Des pelotons conviviaux naissent hors des clubs
À Angoulême et dans son agglomération, la course à pied se pratique de plus en plus en collectif, non pas pour la performance mais pour rompre la solitude du sport individuel et créer du lien. Plusieurs initiatives locales — rendez‑vous au déjeuner, runs organisés par des commerces ou rassemblements dominicaux sur l’île de Bourgine — attirent des coureurs amateurs, curieux de partager effort et convivialité.
« En groupe, ça permet de se motiver », résume Mathieu Carrère, 34 ans, l’un des participants. Cette phrase revient dans de nombreux témoignages réunis dans l’agglomération : courir à plusieurs aide à maintenir une pratique régulière, échanger des conseils et rencontrer des habitants d’ici.

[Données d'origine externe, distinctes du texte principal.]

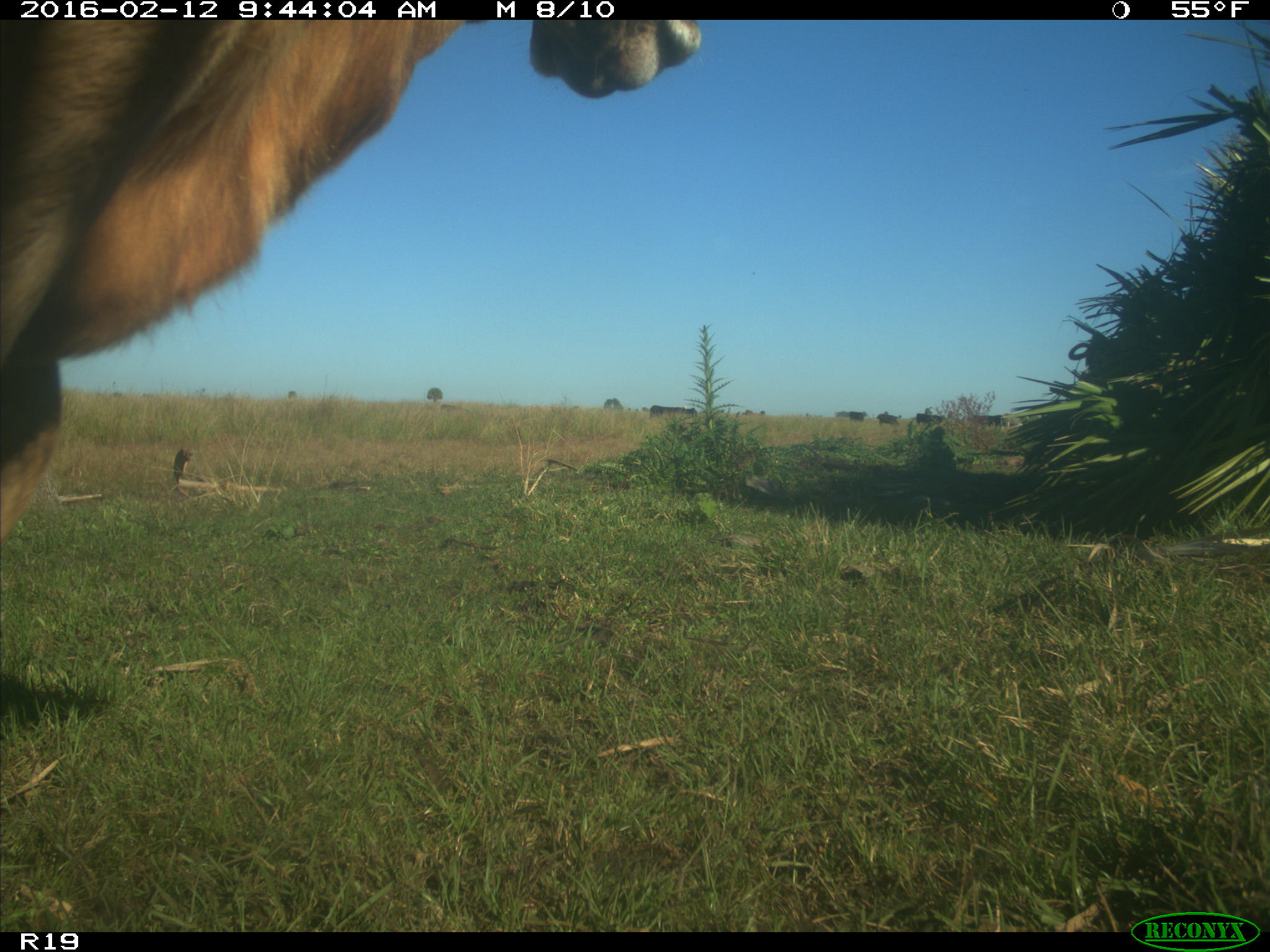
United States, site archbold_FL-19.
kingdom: Animalia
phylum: Chordata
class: Mammalia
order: Artiodactyla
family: Bovidae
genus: Bos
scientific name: Bos taurus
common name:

« D’habitude, je cours seul. Mais en groupe, une fois par semaine, ça permet de se motiver. »
Des formats variés, accessibles et locaux
Les formules sont diverses. La responsable de l’agence de garde d’enfants La Compagnie des familles, Fanny Cotteret, a lancé début août les « Midis running » : deux séances hebdomadaires de 5–6 km au départ de la galerie de Saint‑Cybard, pendant la pause déjeuner. Selon elle, l’objectif est simple : trouver des coéquipiers pour progresser et rompre la monotonie.
Des commerçants s’investissent aussi. La guinguette Bivouak organise un rassemblement chaque dernier dimanche du mois sur l’île de Bourgine, suivi d’une dégustation d’huîtres (payante). Le restaurant‑boutique La Musette de Papa, boulevard Besson‑Bey, anime des « Social run » gratuites depuis son ouverture en 2025, mêlant restauration et vente d’équipements running et vélo.
- Midis running : 2 fois par semaine, 5–6 km, départ Saint‑Cybard.
- Social run — La Musette de Papa : séances gratuites, communauté liée au commerce.
- Rassemblement Ile de Bourgine : dernier dimanche du mois, suivi d’une dégustation.
Une pratique qui fédère, au‑delà du sport
Les organisateurs et participants insistent sur l’aspect social. Pour Florian, « il y a un esprit sain, on s’accompagne ». Romain, venu de Rancogne, résume : « Le but, c’est de s’entraider. » Le tempo est souvent porté par des structures informelles ou des commerçants locaux plutôt que par des clubs axés sur la performance, ce qui séduit des pratiquants en quête d’un cadre plus détendu.
Le groupe Strava lié au restaurant‑boutique compte 638 membres, ce qui en fait le collectif le plus fourni du département selon les organisateurs. Par ailleurs, lors de certains rendez‑vous, les effectifs ont atteint jusqu’à 48 participants. Ces chiffres traduisent un intérêt croissant pour ces formats sans contrainte d’adhésion ni d’objectif chronométrique.
| Initiative | Fréquence / distance | Participants (observés) |
|---|---|---|
| Midis running (Saint‑Cybard) | 2 fois par semaine / 5–6 km | Variable |
| Social run (La Musette de Papa) | Régulier / sorties 10 km évoquées | Jusqu’à 48 |
| Rassemblement (île de Bourgine) | Dernier dimanche du mois / promenade | Non précisé |
Rencontres et retombées locales
Au‑delà de l’effort, les sorties favorisent les rencontres. Benjamin Crémoux, 31 ans, a déclaré avoir noué des amitiés qui perdurent hors des runs, pour d’autres séances de course ou de vélo. Les organisateurs voient dans ces rendez‑vous une opportunité pour les commerces locaux de créer une communauté autour de leur activité, tout en attirant une nouvelle clientèle.
Pour certains, la pratique collective est aussi une alternative aux structures associatives : « En club, c’est peut‑être plus axé sur la performance, certains n’aiment pas », note un organisateur. Les formules informelles répondent à ce besoin d’un sport accessible, convivial et modulable.
À Angoulême, la croissance de ces groupes illustre une évolution des pratiques sportives : moins centrées sur la compétition, plus orientées vers la socialisation et le bien‑être. Pour de nombreux participants, l’essentiel est là : partager des kilomètres et des moments, sans pression.